§ The exercise
The listing must be reproduced in full, exactly as it stands.

─── Data to use ───

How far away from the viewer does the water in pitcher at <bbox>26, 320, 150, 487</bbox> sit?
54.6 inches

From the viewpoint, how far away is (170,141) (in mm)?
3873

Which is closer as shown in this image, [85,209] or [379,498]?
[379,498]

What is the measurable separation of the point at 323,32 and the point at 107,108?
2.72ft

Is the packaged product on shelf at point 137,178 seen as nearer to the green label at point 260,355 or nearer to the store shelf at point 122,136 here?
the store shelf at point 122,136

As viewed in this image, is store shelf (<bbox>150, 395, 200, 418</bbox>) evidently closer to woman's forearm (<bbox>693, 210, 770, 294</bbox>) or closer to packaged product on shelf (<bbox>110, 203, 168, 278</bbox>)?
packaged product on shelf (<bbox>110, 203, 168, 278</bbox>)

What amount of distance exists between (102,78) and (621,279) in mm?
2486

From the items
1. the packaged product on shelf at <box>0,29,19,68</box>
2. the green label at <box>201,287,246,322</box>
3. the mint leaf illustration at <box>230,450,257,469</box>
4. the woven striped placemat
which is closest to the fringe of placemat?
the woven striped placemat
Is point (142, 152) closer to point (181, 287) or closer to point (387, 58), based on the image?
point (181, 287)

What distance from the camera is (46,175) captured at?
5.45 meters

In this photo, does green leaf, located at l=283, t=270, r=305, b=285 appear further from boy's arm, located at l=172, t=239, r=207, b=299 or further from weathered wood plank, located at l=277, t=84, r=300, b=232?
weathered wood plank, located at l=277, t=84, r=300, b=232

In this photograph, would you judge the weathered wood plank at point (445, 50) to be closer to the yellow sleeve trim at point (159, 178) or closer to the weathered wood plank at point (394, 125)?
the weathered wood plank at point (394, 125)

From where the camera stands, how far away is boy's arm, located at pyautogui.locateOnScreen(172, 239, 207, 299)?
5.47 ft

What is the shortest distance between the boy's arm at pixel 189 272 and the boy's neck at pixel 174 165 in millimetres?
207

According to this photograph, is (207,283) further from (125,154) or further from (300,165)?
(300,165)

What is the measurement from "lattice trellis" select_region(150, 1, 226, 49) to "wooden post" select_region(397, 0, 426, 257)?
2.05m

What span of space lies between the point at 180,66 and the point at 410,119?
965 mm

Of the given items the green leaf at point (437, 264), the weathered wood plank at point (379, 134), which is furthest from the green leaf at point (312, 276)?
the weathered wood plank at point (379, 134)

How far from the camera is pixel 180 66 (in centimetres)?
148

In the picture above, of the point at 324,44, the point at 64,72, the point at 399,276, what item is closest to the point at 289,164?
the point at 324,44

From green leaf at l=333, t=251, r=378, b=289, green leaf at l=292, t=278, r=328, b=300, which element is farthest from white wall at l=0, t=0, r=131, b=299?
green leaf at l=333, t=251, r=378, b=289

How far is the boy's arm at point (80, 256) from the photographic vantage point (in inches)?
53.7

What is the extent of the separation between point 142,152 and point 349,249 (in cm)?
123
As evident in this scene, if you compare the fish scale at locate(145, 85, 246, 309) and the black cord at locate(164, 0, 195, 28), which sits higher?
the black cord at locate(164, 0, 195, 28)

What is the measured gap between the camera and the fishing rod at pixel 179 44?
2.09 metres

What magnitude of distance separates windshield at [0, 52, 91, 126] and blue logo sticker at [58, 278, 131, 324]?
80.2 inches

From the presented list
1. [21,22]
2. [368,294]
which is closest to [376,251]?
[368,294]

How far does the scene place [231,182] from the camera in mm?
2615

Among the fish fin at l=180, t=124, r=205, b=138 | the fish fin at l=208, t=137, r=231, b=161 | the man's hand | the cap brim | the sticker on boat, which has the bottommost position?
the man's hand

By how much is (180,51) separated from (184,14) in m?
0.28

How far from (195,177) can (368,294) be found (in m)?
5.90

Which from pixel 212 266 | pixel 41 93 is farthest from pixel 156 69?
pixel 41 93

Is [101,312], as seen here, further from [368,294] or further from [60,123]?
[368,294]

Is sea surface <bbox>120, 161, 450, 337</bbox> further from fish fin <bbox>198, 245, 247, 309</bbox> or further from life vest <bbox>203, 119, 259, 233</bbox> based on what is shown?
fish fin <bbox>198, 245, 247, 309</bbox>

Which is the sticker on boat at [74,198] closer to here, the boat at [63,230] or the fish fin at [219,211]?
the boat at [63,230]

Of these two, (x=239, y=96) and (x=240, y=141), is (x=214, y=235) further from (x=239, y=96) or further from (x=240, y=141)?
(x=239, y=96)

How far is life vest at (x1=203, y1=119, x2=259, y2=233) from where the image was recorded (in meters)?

───

§ The result
How far away from the viewer does the water in pitcher at <bbox>26, 320, 150, 487</bbox> sit?
54.6 inches

From the viewpoint, how far away is (170,141) (in mm)?
3873

Which is closer as shown in this image, [85,209] or [379,498]?
[379,498]

What is the measurable separation of the point at 323,32 and the point at 107,108?
2.72ft

Is the packaged product on shelf at point 137,178 seen as nearer to the green label at point 260,355 or nearer to the store shelf at point 122,136 here?
the store shelf at point 122,136

As viewed in this image, is store shelf (<bbox>150, 395, 200, 418</bbox>) evidently closer to woman's forearm (<bbox>693, 210, 770, 294</bbox>) or closer to packaged product on shelf (<bbox>110, 203, 168, 278</bbox>)?
packaged product on shelf (<bbox>110, 203, 168, 278</bbox>)

What amount of distance exists between (102,78) and (621,279) in mm?
2486

From the items
1. the packaged product on shelf at <box>0,29,19,68</box>
2. the green label at <box>201,287,246,322</box>
3. the mint leaf illustration at <box>230,450,257,469</box>
4. the woven striped placemat
which is closest to the fringe of placemat?
the woven striped placemat
Is point (142, 152) closer to point (181, 287) or closer to point (387, 58), based on the image?
point (181, 287)

What distance from the camera is (46,175) captured at?
5.45 meters

In this photo, does green leaf, located at l=283, t=270, r=305, b=285 appear further from boy's arm, located at l=172, t=239, r=207, b=299 or further from weathered wood plank, located at l=277, t=84, r=300, b=232?
weathered wood plank, located at l=277, t=84, r=300, b=232

In this photograph, would you judge the weathered wood plank at point (445, 50) to be closer to the yellow sleeve trim at point (159, 178) or closer to the weathered wood plank at point (394, 125)?
the weathered wood plank at point (394, 125)

From where the camera stands, how far away is boy's arm, located at pyautogui.locateOnScreen(172, 239, 207, 299)?
5.47 ft

What is the shortest distance between the boy's arm at pixel 189 272 and the boy's neck at pixel 174 165 in millimetres?
207

According to this photograph, is (207,283) further from (125,154) or further from (300,165)?
(300,165)

What is the measurement from "lattice trellis" select_region(150, 1, 226, 49) to "wooden post" select_region(397, 0, 426, 257)?
2.05m

What span of space lies between the point at 180,66 and the point at 410,119?
965 mm

Of the given items the green leaf at point (437, 264), the weathered wood plank at point (379, 134), which is furthest from the green leaf at point (312, 276)?
the weathered wood plank at point (379, 134)

How far from the camera is pixel 180 66 (in centimetres)?
148

In the picture above, of the point at 324,44, the point at 64,72, the point at 399,276, what item is closest to the point at 289,164?
the point at 324,44

From green leaf at l=333, t=251, r=378, b=289, green leaf at l=292, t=278, r=328, b=300, which element is farthest from white wall at l=0, t=0, r=131, b=299?
green leaf at l=333, t=251, r=378, b=289

How far is the boy's arm at point (80, 256) from the photographic vantage point (in inches)?
53.7

What is the extent of the separation between point 142,152 and point 349,249 (in cm)?
123
As evident in this scene, if you compare the fish scale at locate(145, 85, 246, 309) and the black cord at locate(164, 0, 195, 28), which sits higher?
the black cord at locate(164, 0, 195, 28)

What is the measured gap between the camera and the fishing rod at pixel 179 44?
2.09 metres

What magnitude of distance separates windshield at [0, 52, 91, 126] and blue logo sticker at [58, 278, 131, 324]?
80.2 inches

From the presented list
1. [21,22]
2. [368,294]
which is closest to [376,251]?
[368,294]

How far does the scene place [231,182] from the camera in mm?
2615

Among the fish fin at l=180, t=124, r=205, b=138 | the fish fin at l=208, t=137, r=231, b=161 | the man's hand | the cap brim | the sticker on boat, which has the bottommost position?
the man's hand

By how much is (180,51) separated from (184,14) in m?
0.28

How far from (195,177) can (368,294) be found (in m)?
5.90

Which from pixel 212 266 | pixel 41 93 is farthest from pixel 156 69?
pixel 41 93

Is [101,312], as seen here, further from [368,294] or further from [60,123]?
[368,294]

Is sea surface <bbox>120, 161, 450, 337</bbox> further from fish fin <bbox>198, 245, 247, 309</bbox> or further from life vest <bbox>203, 119, 259, 233</bbox> based on what is shown?
fish fin <bbox>198, 245, 247, 309</bbox>

Which is the sticker on boat at [74,198] closer to here, the boat at [63,230] or the fish fin at [219,211]?
the boat at [63,230]

Of these two, (x=239, y=96) and (x=240, y=141), is (x=214, y=235) further from (x=239, y=96) or further from (x=240, y=141)?
(x=239, y=96)

How far is life vest at (x1=203, y1=119, x2=259, y2=233) from where the image was recorded (in meters)?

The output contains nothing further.